ORLANDO, Fla. — A Florida appeals court on Tuesday denied a request that would have stopped Casey Anthony from being forced to start a one-year probation sentence for check fraud by the end of the week.
The Fifth District Court of Appeals disagreed with Anthony's argument that enforcing the probation order would violate the constitutional prohibition on double jeopardy. Anthony maintains she already had completed the probation sentence in jail while she was awaiting trial on murder charges in the 2008 death of her 2-year-old daughter, Caylee. The ruling upheld a lower court's order requiring Anthony to report to a Florida probation office no later than noon Friday.
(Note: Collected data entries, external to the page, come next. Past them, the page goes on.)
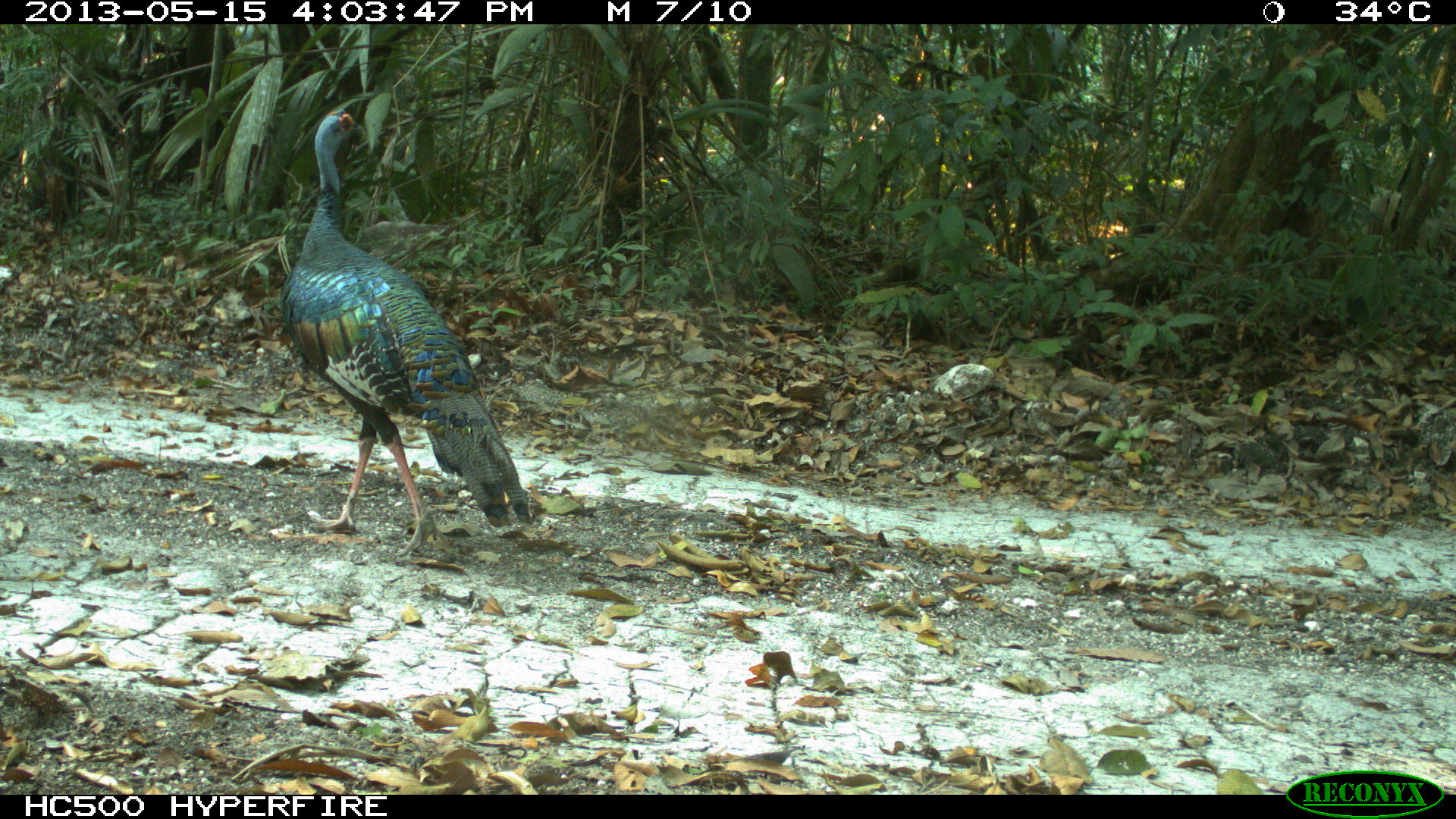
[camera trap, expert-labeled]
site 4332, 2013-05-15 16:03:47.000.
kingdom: Animalia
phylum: Chordata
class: Aves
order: Galliformes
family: Phasianidae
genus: Meleagris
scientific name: Meleagris ocellata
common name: ocellated turkey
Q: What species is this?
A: Meleagris ocellata (ocellated turkey).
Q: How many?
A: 3.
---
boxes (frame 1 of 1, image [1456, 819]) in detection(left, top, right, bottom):
meleagris ocellata: detection(276, 109, 537, 556)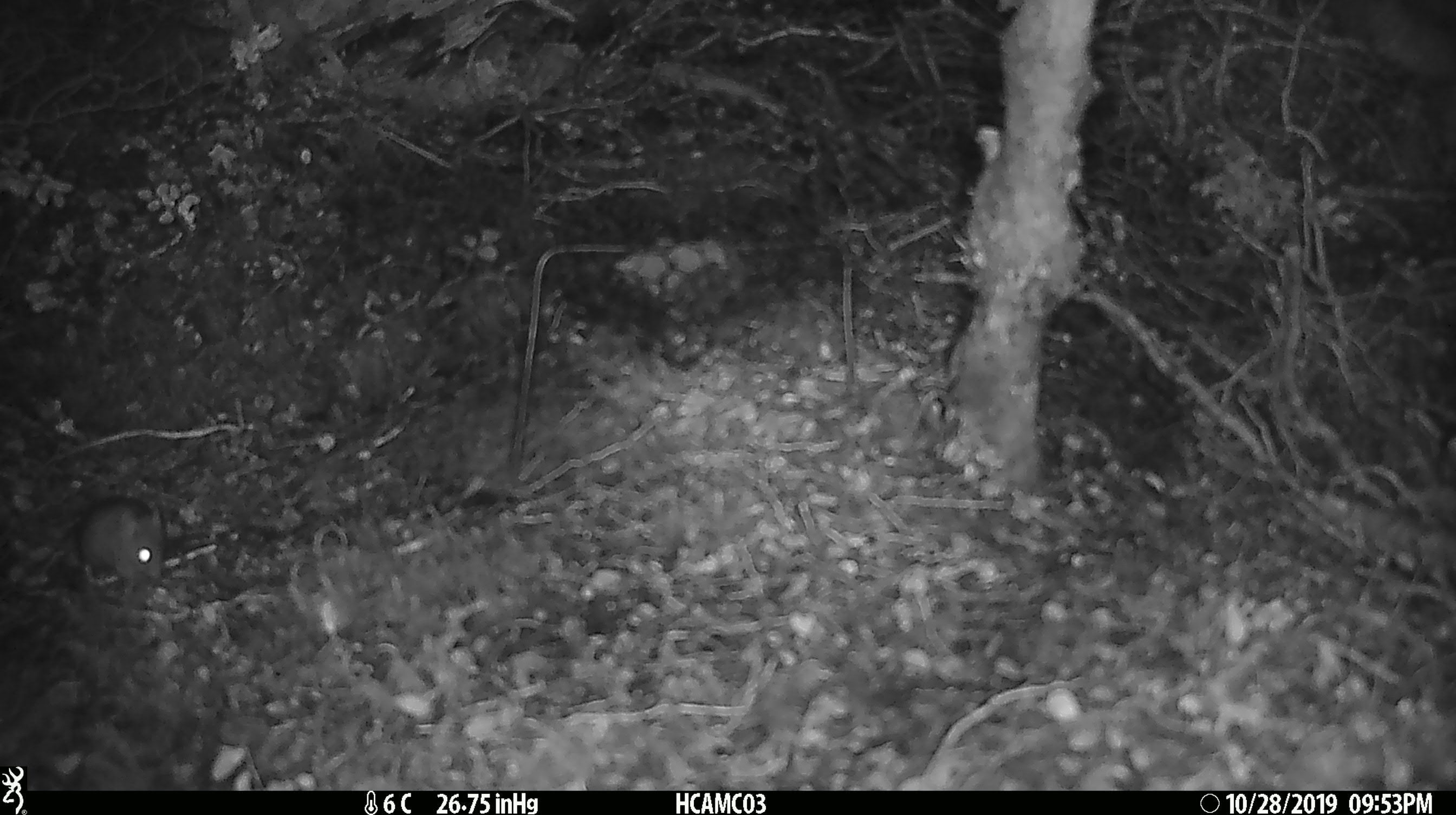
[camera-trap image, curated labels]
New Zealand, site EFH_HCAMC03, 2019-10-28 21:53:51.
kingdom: Animalia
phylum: Chordata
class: Mammalia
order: Rodentia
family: Muridae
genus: Mus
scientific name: Mus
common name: mouse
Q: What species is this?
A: Mouse (Mus).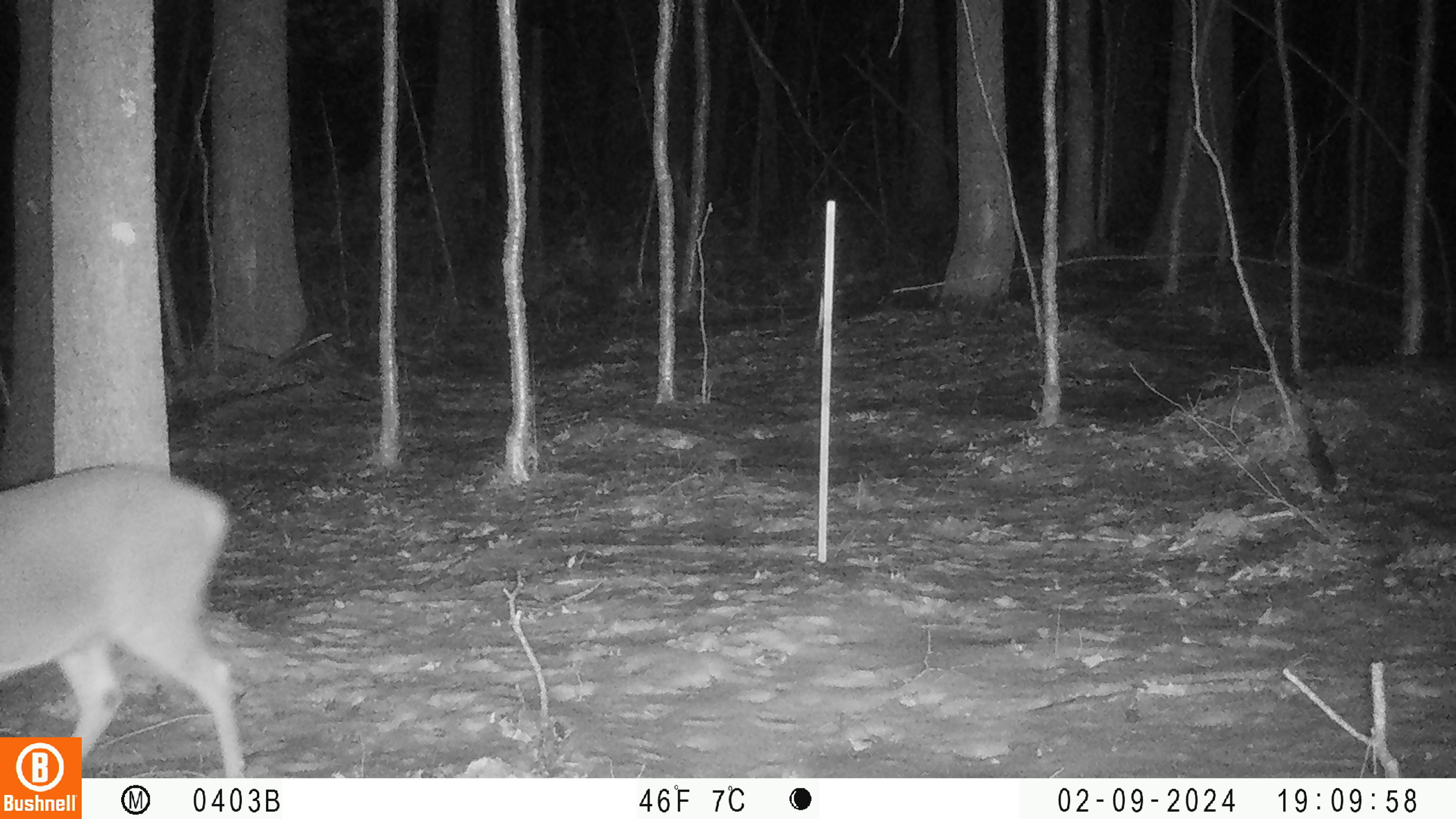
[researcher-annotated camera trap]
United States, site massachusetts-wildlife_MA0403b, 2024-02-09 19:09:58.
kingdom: Animalia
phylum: Chordata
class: Mammalia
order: Artiodactyla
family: Cervidae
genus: Odocoileus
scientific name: Odocoileus virginianus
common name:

"The petitioner and her attorneys were well aware that her probationary placement was not to begin until her release from confinement," the appellate court said.
A Florida jury last month acquitted Casey Anthony of murder in the death of Caylee, in a case unrelated to the check fraud. After her release, the 25-year-old vanished from public view amid threats against her and she has since kept a low profile. However, her attorney says she is back in Florida.
The probation order stems from a sentence Circuit Judge Stan Strickland imposed in January 2010 after Anthony pleaded guilty to stealing checks from a friend. At the time, Strickland said Anthony should serve the probation upon her release, but those instructions never made it into a written order. Corrections officials interpreted the sentence to mean Anthony could serve the probation while she was in jail.
In an order this month, Strickland clarified that Anthony must begin her probation now that she is out of jail. He then recused himself from the case and turned it over to Judge Belvin Perry, who presided over Anthony's murder trial. Perry upheld Strickland's order, and Anthony's attorneys appealed last week to the Fifth District Court of Appeals in Daytona Beach.
Anthony's attorneys did not respond to phone calls and emails seeking comment. But in a court filing Tuesday, they described the probation order as an "illegal sentence."
The Florida Department of Corrections has determined that Anthony had already served the probation sentence and that Strickland didn't have jurisdiction to clarify the order because the probation sentence was terminated, they said.